Calculating cube roots is a fundamental mathematical operation with applications in geometry, algebra, and real-world measurements. This guide explains how to work out cube roots using a calculator, including step-by-step instructions, practical examples, and common pitfalls to avoid.

How to Calculate Cube Roots

The cube root of a number x is a value that, when multiplied by itself three times, gives the original number. Mathematically, this is represented as:

Cube Root Formula

If y = ∛x, then y × y × y = x

For example, the cube root of 27 is 3 because 3 × 3 × 3 = 27. Cube roots can be calculated using a calculator, through manual methods, or using mathematical software.

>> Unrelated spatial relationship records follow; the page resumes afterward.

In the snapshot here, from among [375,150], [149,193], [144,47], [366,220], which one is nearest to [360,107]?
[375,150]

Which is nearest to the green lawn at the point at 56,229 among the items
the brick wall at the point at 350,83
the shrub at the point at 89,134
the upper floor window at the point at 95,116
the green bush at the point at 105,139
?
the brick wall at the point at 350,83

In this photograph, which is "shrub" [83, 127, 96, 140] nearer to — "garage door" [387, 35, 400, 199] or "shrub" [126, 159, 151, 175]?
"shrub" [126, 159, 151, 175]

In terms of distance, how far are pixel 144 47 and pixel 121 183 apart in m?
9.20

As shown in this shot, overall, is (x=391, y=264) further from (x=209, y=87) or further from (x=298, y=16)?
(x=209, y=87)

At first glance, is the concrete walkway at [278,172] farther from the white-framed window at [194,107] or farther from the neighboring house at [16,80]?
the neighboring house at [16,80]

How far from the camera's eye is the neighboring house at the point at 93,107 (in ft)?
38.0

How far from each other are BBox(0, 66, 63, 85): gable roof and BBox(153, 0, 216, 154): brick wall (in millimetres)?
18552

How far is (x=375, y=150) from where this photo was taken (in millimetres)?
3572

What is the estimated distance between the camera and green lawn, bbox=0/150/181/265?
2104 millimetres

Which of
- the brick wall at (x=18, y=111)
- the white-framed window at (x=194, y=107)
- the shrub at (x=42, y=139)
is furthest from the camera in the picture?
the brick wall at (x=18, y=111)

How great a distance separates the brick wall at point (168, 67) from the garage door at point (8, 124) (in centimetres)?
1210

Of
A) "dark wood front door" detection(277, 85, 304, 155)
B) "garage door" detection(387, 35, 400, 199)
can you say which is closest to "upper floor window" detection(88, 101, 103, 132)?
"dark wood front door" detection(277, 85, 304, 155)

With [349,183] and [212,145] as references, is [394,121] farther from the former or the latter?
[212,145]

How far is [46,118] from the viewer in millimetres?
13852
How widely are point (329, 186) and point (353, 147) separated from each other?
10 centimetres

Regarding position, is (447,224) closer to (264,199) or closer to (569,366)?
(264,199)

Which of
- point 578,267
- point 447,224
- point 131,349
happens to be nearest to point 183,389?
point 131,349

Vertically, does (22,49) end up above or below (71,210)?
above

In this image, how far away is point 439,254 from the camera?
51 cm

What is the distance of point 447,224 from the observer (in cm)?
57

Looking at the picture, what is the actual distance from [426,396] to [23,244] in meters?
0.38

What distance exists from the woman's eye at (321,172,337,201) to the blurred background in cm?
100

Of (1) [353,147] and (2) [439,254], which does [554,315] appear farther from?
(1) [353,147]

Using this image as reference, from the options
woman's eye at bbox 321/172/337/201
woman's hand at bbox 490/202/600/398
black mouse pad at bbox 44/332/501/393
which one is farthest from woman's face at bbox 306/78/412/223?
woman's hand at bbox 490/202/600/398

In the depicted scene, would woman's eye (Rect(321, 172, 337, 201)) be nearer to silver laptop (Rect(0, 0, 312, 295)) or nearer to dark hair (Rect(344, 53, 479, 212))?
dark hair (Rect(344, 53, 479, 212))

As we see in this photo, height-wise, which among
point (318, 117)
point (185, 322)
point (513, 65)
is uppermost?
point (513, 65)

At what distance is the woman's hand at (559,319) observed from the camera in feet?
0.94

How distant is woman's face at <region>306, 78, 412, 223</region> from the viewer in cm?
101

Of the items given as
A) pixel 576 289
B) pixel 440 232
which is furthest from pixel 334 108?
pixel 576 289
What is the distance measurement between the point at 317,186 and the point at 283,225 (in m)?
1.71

Key Properties of Cube Roots

The cube root of a negative number is negative (∛(-8) = -2)
The cube root of zero is zero (∛0 = 0)
The cube root of one is one (∛1 = 1)
Cube roots of perfect cubes are integers (∛64 = 4)

Note

Cube roots of non-perfect cubes are irrational numbers and cannot be expressed as exact fractions.

Using a Calculator

Most scientific and graphing calculators have a dedicated cube root function. Here's how to use it:

Turn on your calculator and clear any previous calculations
Enter the number you want to find the cube root of
Press the cube root function button (often labeled as "x³" or "³√x")
Press the equals (=) button to display the result

For example, to find ∛125:

Enter 125
Press the cube root button
The calculator will display 5

Calculator Variations

Different calculators may have slightly different layouts:

Calculator Type	Cube Root Button	Alternative Method
Scientific	³√x or x³	Use the exponent function with 1/3 power
Graphing	MATH → NUM → cubeRoot(	Use the exponent function with 1/3 power
Programmable	Depends on model	Use the exponent function with 1/3 power

Manual Calculation

While calculators are convenient, understanding the manual method helps in cases where a calculator isn't available. Here's how to estimate cube roots:

Find two perfect cubes that bracket your number
Estimate the cube root by interpolation
Refine your estimate using the Newton-Raphson method

For example, to find ∛28:

27 (3³) is less than 28, and 64 (4³) is greater than 28
Estimate between 3 and 4, perhaps 3.03
Refine using the formula: xₙ₊₁ = xₙ - (xₙ³ - a)/(3xₙ²)

Practical Tip

For most practical purposes, calculator results are sufficient. Manual methods are more valuable for understanding mathematical concepts.

Common Uses of Cube Roots

Cube roots have several important applications in mathematics and real-world problems:

Volume calculations in geometry
Solving cubic equations
Finding edge lengths from volume measurements
Statistical analysis of data distributions
Engineering calculations involving cubic dimensions

For example, if you have a cube with a volume of 512 cubic units, you can find the length of each edge by taking the cube root of 512, which gives 8 units.

FAQ

What is the difference between square roots and cube roots?: The main difference is the exponent used. Square roots involve squaring the number (x²), while cube roots involve cubing the number (x³). Cube roots are less common in everyday calculations but are essential in three-dimensional geometry.
Can I calculate cube roots of negative numbers?: Yes, the cube root of a negative number is negative. For example, ∛(-27) = -3 because (-3) × (-3) × (-3) = -27.
What happens if I try to calculate the cube root of zero?: The cube root of zero is zero, as 0 × 0 × 0 = 0. This is a special case in mathematics.
Are cube roots always real numbers?: Yes, unlike square roots of negative numbers which are complex, cube roots of all real numbers are real numbers.
How precise are calculator cube root results?: Most scientific calculators provide results with at least 10 decimal places of precision, which is sufficient for most practical applications.